» **Source text**:
----------

Combining live action and animation was far from new – Disney himself had used it as far back as the 1920s and in The Three Caballeros (1945) – but Mary Poppins was recognised as a technological advance in the field. Maybe those who understand special visual effects better than me have been smiling indulgently at the film for decades. Even I can see that some of this technical wizardry looks primitive now, but I must admit I find the primitiveness part of the magic: Mary’s infinitely capacious carpet bag (it contains, inter alia, a large cake with pink icing, a hat stand and a full-sized floor lamp) and the sequence in which she, Jane and Michael tidy up the nursery, are more appealing thanks to the box-of-tricks quality of the effects. There’s always something inventive and engaging to look at in the film, yet Robert Stevenson retains a reliably light touch. (It was striking to return to Mary Poppins just a couple of weeks after seeing Steven Spielberg’s Disclosure Day – dismaying evidence that the most technically gifted filmmakers of today feel compelled to wow largely adult audiences relentlessly, coercively.) Mary Poppins’ last, simple special effect appears at the end of the cast list in the closing titles. The role of old Mr Dawes, the senior partner at the Fidelity Fiduciary where George Banks works, is played, say the credits, by NAVCKID KEYD. The letters of this highly exotic name separate and finally unscramble themselves, to reveal the name of DICK VAN DYKE, the unsung hero of this enduringly delightful film.

----------

Reproduce the Mary Poppins passage above in full, word for word.

----------

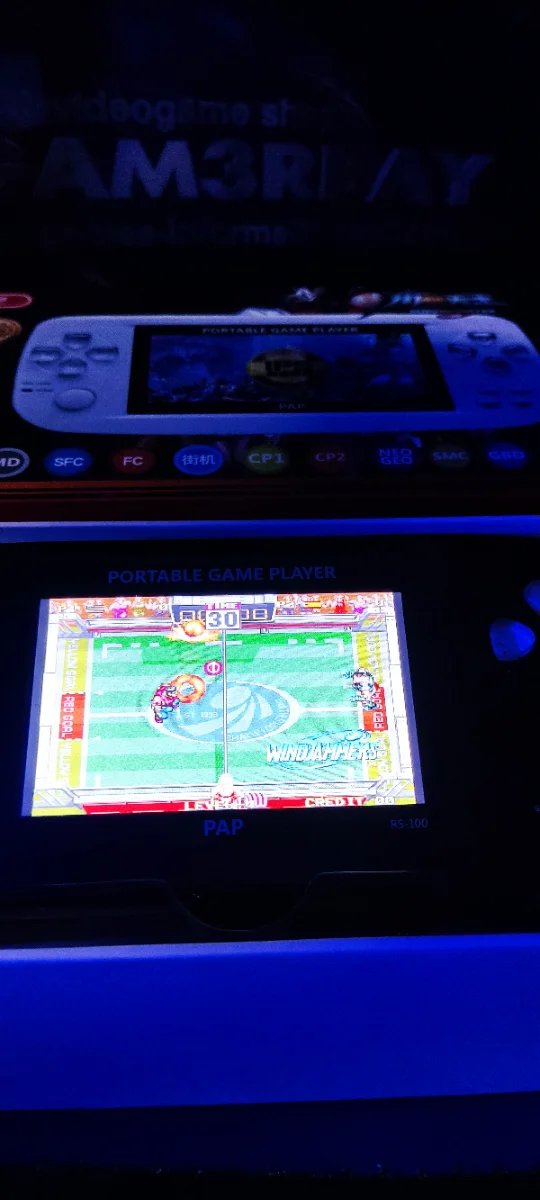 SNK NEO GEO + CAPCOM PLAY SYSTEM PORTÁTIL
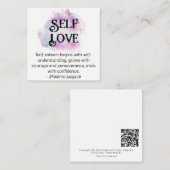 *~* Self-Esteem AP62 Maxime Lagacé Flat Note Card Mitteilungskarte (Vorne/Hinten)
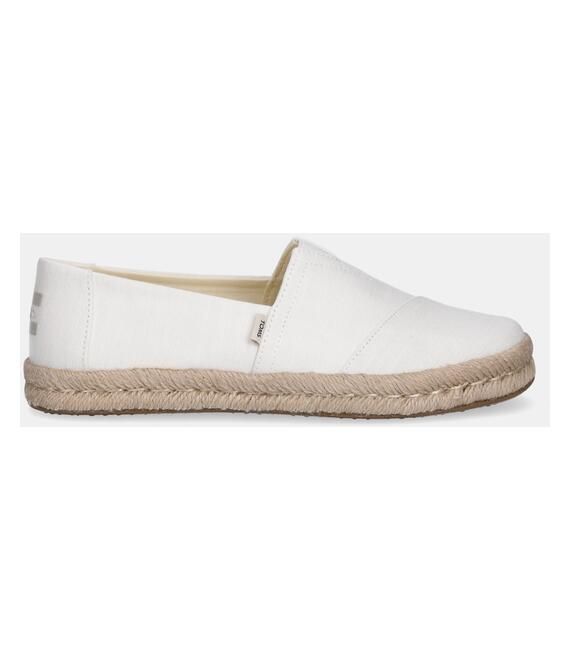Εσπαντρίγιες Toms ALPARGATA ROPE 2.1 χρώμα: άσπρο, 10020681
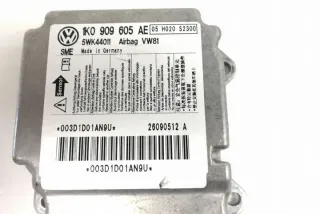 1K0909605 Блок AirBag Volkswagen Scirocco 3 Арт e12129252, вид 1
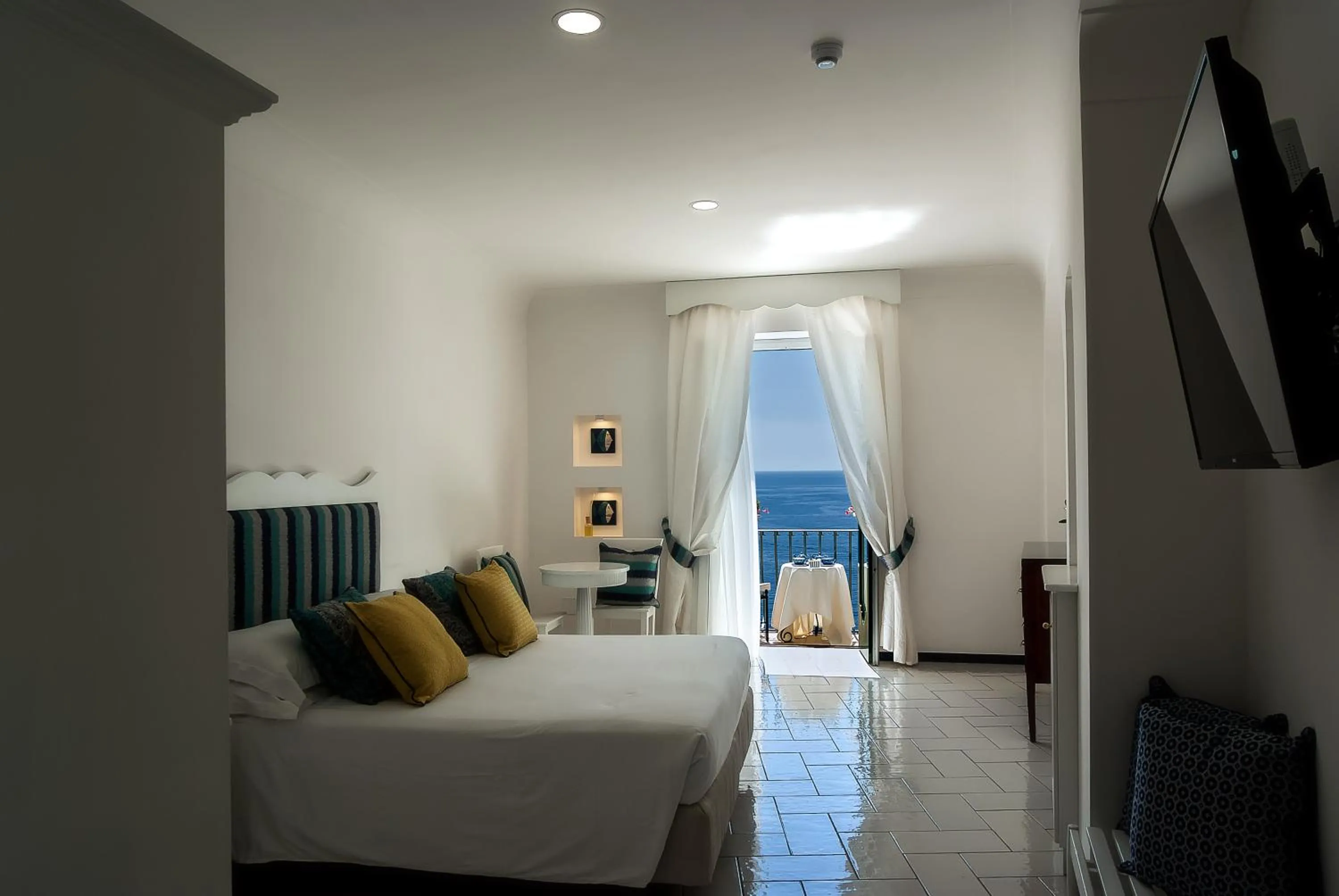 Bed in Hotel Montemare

----------

» **Answer to the exercise**:
Combining live action and animation was far from new – Disney himself had used it as far back as the 1920s and in The Three Caballeros (1945) – but Mary Poppins was recognised as a technological advance in the field. Maybe those who understand special visual effects better than me have been smiling indulgently at the film for decades. Even I can see that some of this technical wizardry looks primitive now, but I must admit I find the primitiveness part of the magic: Mary’s infinitely capacious carpet bag (it contains, inter alia, a large cake with pink icing, a hat stand and a full-sized floor lamp) and the sequence in which she, Jane and Michael tidy up the nursery, are more appealing thanks to the box-of-tricks quality of the effects. There’s always something inventive and engaging to look at in the film, yet Robert Stevenson retains a reliably light touch. (It was striking to return to Mary Poppins just a couple of weeks after seeing Steven Spielberg’s Disclosure Day – dismaying evidence that the most technically gifted filmmakers of today feel compelled to wow largely adult audiences relentlessly, coercively.) Mary Poppins’ last, simple special effect appears at the end of the cast list in the closing titles. The role of old Mr Dawes, the senior partner at the Fidelity Fiduciary where George Banks works, is played, say the credits, by NAVCKID KEYD. The letters of this highly exotic name separate and finally unscramble themselves, to reveal the name of DICK VAN DYKE, the unsung hero of this enduringly delightful film.